Under the California Public Records Act (CPRA), a resident has the statutory right to inspect a vast number of California's public records of which include arrest records. Mugshots are inclusive in arrest records along with other personal information including suspect's full name, date of birth, sex, physical characteristics, time of arrest, charges, etc. In the state of California, some government websites provide avenues for viewing the mugshots of arrested individuals. These include inmate locator sites such as the California state archives or the website of the California Department of Corrections and Rehabilitation. These sites offer both current and historical arrest records where you can find mugshots of suspects or convicts arrested in the State. The California DCR has the database of all juvenile and adult criminals who are sentenced or on parole or perhaps on probation,and it is updated daily.

Also, a visit to the California extension of the StateRecords.org site offers information about arrests and prison inmates (often along with mugshots) utilizing a powerful search feature. Alternatively, online directories of California jails also provide mugshots along with arrest information. However, these directories mostly offer booking mugshots of inmates currently in custody. Though, a search on a search engine with the name of an inmate or suspect can often yield successful results, albeit without any accompanying information. To obtain detailed information through a formal means will require a physical visit to the prison where the inmate in question is held or a visit to the website of the California Department of Justice.

Access to criminal records held on the DOJ website is limited by law to legitimate law enforcement purposes and authorized applicant agencies. However, the law provides for the right of an individual checking personal criminal records for accuracy or completeness. Residents requesting California Criminal Records via the California DOJ website are required to download a 'Live Scan Form' and select the "Record Review" as the type of request. This form is then taken to the local law enforcement office for finger-printing which costs $25. Criminal records archived by the DOJ include the arrests, detentions and dispositions records submitted by law enforcement agencies and the courts. Such records are maintained until the subject reaches the age of 100 years old.

Vintage mugshot

Vintage mugshot from California state prison 1910 of man; W.D. Livingston wanted for forgery.

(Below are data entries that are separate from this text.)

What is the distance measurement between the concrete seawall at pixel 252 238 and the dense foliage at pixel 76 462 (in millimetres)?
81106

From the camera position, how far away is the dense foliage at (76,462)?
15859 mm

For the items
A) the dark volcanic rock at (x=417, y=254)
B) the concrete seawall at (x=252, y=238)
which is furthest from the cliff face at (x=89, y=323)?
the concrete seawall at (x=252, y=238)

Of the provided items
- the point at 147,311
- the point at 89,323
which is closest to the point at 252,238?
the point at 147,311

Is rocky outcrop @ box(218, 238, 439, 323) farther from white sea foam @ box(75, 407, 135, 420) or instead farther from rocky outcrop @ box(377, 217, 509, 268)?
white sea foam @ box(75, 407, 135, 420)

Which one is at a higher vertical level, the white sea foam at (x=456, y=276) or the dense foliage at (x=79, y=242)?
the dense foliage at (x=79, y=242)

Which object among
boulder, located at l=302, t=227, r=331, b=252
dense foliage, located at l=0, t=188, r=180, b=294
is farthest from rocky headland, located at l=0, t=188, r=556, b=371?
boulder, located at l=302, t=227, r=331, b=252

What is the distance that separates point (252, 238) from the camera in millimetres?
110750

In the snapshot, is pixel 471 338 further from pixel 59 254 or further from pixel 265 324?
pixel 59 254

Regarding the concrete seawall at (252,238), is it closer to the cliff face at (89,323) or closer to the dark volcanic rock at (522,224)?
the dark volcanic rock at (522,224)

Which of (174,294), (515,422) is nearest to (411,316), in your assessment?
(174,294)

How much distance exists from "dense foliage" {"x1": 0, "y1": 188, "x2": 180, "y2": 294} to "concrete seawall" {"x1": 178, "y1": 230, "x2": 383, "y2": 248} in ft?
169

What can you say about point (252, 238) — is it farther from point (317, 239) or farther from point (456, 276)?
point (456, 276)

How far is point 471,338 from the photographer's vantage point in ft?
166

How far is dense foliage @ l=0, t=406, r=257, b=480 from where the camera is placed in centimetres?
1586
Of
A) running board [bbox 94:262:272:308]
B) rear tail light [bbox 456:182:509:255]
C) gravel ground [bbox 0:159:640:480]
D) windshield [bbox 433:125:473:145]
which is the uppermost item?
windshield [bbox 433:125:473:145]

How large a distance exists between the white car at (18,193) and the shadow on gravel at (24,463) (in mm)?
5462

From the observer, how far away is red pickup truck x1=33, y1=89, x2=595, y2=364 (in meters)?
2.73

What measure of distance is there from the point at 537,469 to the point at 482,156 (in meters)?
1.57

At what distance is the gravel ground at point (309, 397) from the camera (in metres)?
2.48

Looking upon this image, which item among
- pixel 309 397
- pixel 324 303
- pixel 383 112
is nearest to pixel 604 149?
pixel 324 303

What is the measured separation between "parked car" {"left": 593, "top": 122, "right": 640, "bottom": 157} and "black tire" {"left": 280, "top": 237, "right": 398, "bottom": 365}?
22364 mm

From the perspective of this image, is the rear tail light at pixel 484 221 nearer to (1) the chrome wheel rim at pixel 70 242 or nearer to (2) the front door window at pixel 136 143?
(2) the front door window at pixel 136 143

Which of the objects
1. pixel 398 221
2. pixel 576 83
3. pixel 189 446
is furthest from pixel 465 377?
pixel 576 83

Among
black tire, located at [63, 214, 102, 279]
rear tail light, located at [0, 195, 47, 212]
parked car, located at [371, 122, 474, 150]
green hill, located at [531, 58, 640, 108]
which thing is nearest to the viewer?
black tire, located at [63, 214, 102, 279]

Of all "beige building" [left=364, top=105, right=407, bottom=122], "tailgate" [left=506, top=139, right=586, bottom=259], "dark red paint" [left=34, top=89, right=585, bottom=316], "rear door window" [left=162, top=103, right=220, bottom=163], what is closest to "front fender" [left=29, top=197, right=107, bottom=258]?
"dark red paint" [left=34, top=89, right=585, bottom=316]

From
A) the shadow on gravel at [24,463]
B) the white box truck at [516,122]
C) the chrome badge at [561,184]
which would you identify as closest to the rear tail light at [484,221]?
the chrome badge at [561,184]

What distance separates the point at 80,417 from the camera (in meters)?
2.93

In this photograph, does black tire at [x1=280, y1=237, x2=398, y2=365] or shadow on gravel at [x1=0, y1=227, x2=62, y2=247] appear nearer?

Courtesy of worthpoint.com

Sealing an Arrest Record in California

A Senate Bill signed into law by Governor Jerry Brown on October 11, 2017, which has now been codified in California Penal Code 851.87 PC provides for the right of a person arrested but never convicted to have his California arrest records sealed automatically. Sealing an arrest record means the record (along with the accompanying mugshot) will not show up on most criminal background checks in California, other than to law enforcement.

This Penal Code extends this right to persons in cases where no criminal charges were ever filed, criminal charges were filed but later dismissed, found “not guilty” (acquitted) in a jury trial, or conviction was vacated or overturned on appeal. A defendant who has successfully completed a pretrial diversion or a pre-sentencing program, such as Prop 36 drug treatment or Penal Code 1000 deferred entry of judgment can also enjoy this right. Persons with a history of arrests or convictions for domestic violence, child abuse, or elder abuse are exempted from this right unless where a judge determines that sealing such criminal records would serve the interests of justice.

The process of sealing/cleaning up a criminal record begins with knowing the details on a person's criminal record. Afterward, the person may request a court to seal the arrest or criminal record which will be sealed (not made available to the public) if the judge determines that the person has met the requirements.